How School Brawls Can Tell You Who Won Between Sanchez vs. Kampmann

By Bryan Lee
Do you remember when a fight would break out at school and every single person within earshot was crowded around the two (or three, or four…) combatants as they slugged it out. At the end of the fight, especially one that is broken up, people will start talking about who kicked who’s ass. Yeah, the number of strikes landed or who was on top of who play a big role in that, but it usually boils down to who got messed up the worst (very simple judging criteria).

“Dude got hit like 20 times!”

“Yeah, but look at the other guy’s face! His eye’s already swollen, you know that’s gonna be turning black and he had a busted up lip, leaking on the street!”

The next day at school, if the two weren’t suspended, you’d hear rumors of the fight, both sides of the argument. But when you see one guy show up with lumps, a fat lip and sunglasses on, you know he got his ass kicked.

Obviously, this is just a street-fight scenario and doesn’t necessarily have a direct correlation with the sport of mixed-martial-arts, but there is a similar spirit that is inherit in both.

At UFC on Versus 3, Diego Sanchez and Martin Kampmann battled back and forth with Sanchez, eyes slowly swelling to a close and blood streaming from his face and mouth onto his chest and the octagon floor, walked away with a controversial decision win. Kampmann spent the first round defending take downs and tagging Diego in the standup with a number of jabs and a short right straight that dropped him. The second round was also decided on the feet, with Diego finding a second wind, pushing the pace and landing punches when he had Kampmann backed up against the fence. Martin also landed punches, but nothing quite as significant as the flurry Diego landed that momentarily buckled Kampmann’s knees. Martin was also now cut open above his right eye as well. One round a piece.

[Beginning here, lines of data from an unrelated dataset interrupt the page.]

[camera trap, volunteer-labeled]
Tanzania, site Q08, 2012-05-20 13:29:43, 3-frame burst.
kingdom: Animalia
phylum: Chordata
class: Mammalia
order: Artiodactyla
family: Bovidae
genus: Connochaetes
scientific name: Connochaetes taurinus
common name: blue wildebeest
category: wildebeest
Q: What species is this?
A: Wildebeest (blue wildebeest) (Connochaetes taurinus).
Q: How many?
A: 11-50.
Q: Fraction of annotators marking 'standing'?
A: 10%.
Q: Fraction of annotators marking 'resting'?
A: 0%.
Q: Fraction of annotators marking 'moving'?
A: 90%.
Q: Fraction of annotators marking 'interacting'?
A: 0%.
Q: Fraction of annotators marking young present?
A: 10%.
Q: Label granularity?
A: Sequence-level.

The third round is where it gets tricky. Diego was definitely pushing the pace, moving forward the entire round. He even scored a take down into side control, although nothing came of the position. Kampmann was also landing punches and Diego Sanchez was officially leaking blood all over the Octagon. Both of Diego’s eyes were getting close to closing and he had multiple cuts on his face. He was a bloody mess. Neither fighter was able to do anything significant and I was undecided on who won that last round, giving a 10-10 and a 29-29 draw for the match, but didn’t necessarily disagree with the judges decision.

Here is yet another case where I could see one person winning the match, but their opponent winning the fight. MMA is a sport, with rules and regulations, referees and reprimands. That being said, the nature of the sport is not a game like other sports; it is a fight. The fans are aware that there are rules and sportsmanship involved, but they came to see a fight and, will generally view the outcome of an MMA match in the context of a fight, not a sport; although undeserved, I can see why they booed the decision in Kentucky.

The current system of judging in place for MMA is incredibly flawed and inefficient. A 10-point must system will simply not work in a fight of only three rounds with so many ways to score points. Top control with no clean strikes or advancing of position/submission is given too much credit as “Octagon control”. Take downs defended and submissions attempted are extremely undervalued. 10-10’s and 10-8’s are held back far too often, and understandably so, due to their massive effect on a three round bout. Cumulative damage is non-existent, only damage inflicted within a given round, which in and of itself is hard to do, as the damage from a previous round does not magically go away the next.

This is not meant as a rant against the system or the athletic commissions; it is what it is. I don’t have some magical system or checklist to use in order to accurately judge a fight. Whether it’s the unified criteria for judging or Pride/Japan style judging, there will always be controversy in combat sports. A fight that doesn’t end is difficult to judge, regardless of criteria.

All I know is that if the KFC Yum! Center in Kentucky was the creek by my high school, all that everyone would be talking about the next day is how bad Diego got beat up by Martin.